Harvard Business School Professor Ethan Bernstein planted researchers on factory lines in China. In this particular plant, supervisors sat adjacent their employees.

Bernstein got the facility’s permission to put up curtains that separated supervisors from their direct reports. He discovered a phenomenon called the Transparency Paradox; when workers were hidden from their supervisor, their productivity increased by 15%.

(2) Lesson: Give employees freedom and autonomy to perform even if it means doing it secret.

Robert Cialdini, President of Regents’ Professor of Psychology and Marketing at Arizona State University (ASU, Robert Cialdini of ASU and Vladas Griskevicius of University of Minnesota did some experiments at a hotel trying to get guests to reuse their towels.

They developed 3 different signs to be posted in the hotel rooms. Message 1 simply asked customers to reuse their towels. Message 2 indicated reusing towels would be good for the environment. Message 3 specified that 44% of patrons who stayed in this room reused their towels.

Here were the results. Message 1 increased towel reuse by 33%. Message 2 improved towel recycling by 44%. Message 3 persuaded visitors to salvage their towels by 75%.

(3) Lesson: Let employees come up with their own reasons for doing their work.

A university planned to sponsor a food drive. They asked students which type of letter would motivate them to donate food. Letter 1 was a general letter that announced the date of the food drive and the donation location. Letter 2 was a more specific letter that listed multiple drop-off locations and gave students a choice of what items they wanted to contribute.

Only 8% of students indicated they would contribute with Letter 1. 44% of students signaled they would donate with Letter 2.

(4) Lesson: Give employees off-ramps that make it easier for them to perform their jobs.

Adam Grant, a professor at Wharton University of Pennsylvania led a University of Michigan study while he was a graduate student of a scholarship fundraising call center which suffered from a rejection rate of 93%.
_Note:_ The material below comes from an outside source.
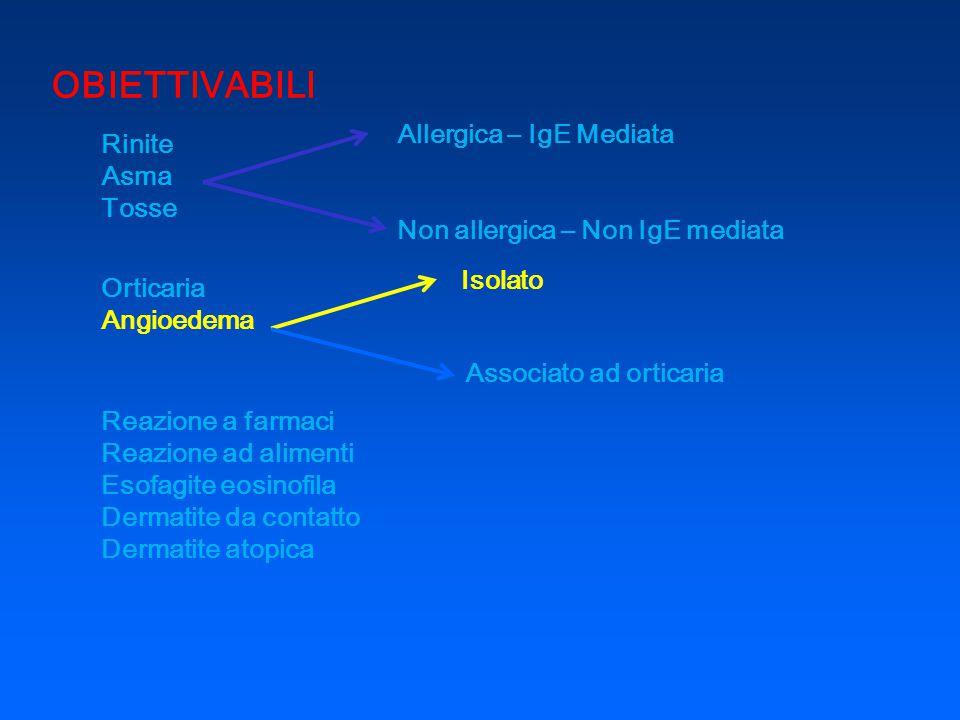 Rinite Asma Tosse Orticaria Angioedema Reazione a farmaci Reazione ad alimenti Esofagite eosinofila Dermatite da contatto Dermatite atopica OBIETTIVAB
Drawing on his earlier lessons of selling advertising space for his school newspaper as an under graduate, he realized he sold more ads for the publication when he motivated himself by thinking about all the people that the newspaper helped. He discovered that the more he saw the job as a way for him to make commissions on his sales, the less motivated he was. When he saw his role as being an advocate for those serviced by the newspaper, his motivation soared and he sold more ads.

Grant thought this experiment could work with the call center whose major objective was to bring in more donations for scholarships. He brought in a student who testified to center volunteers about how much his scholarship changed his life and prepared him for a teaching career working with disadvantaged students.

A month later, Grant saw a surprising shift in the productivity of the call center. Phone time increased by 142% and revenue increased by 171%. He continued the practice of helping call center staff connect with the beneficiaries of their work by showing them thank you letters from students who received scholarships.

(5) Lesson: Knowing our work helps others increases our unconscious motivation.

Teresa Amabile, an Edsel Bryant Ford Professor of Business Administration in the Entrepreneurial Management Unit at Harvard Business School, led a study that provided 460 works of art to an independent group of evaluators. The collection of art was equally split between commissioned and non-commissioned works. The team’s findings were startling. The non-commissioned art was judged more creative than the commissioned pieces.

(6) Lesson: When we put restraints and limitations on our employees, their creativity and productivity go down.

These studies show that the more we let our people go as opposed to shackling them to their desks, the more productive they will be. Good luck in finding your autonomy, mastery and purpose in the public space. I know some underserved taxpayers and an angry electorate that are waiting on the results.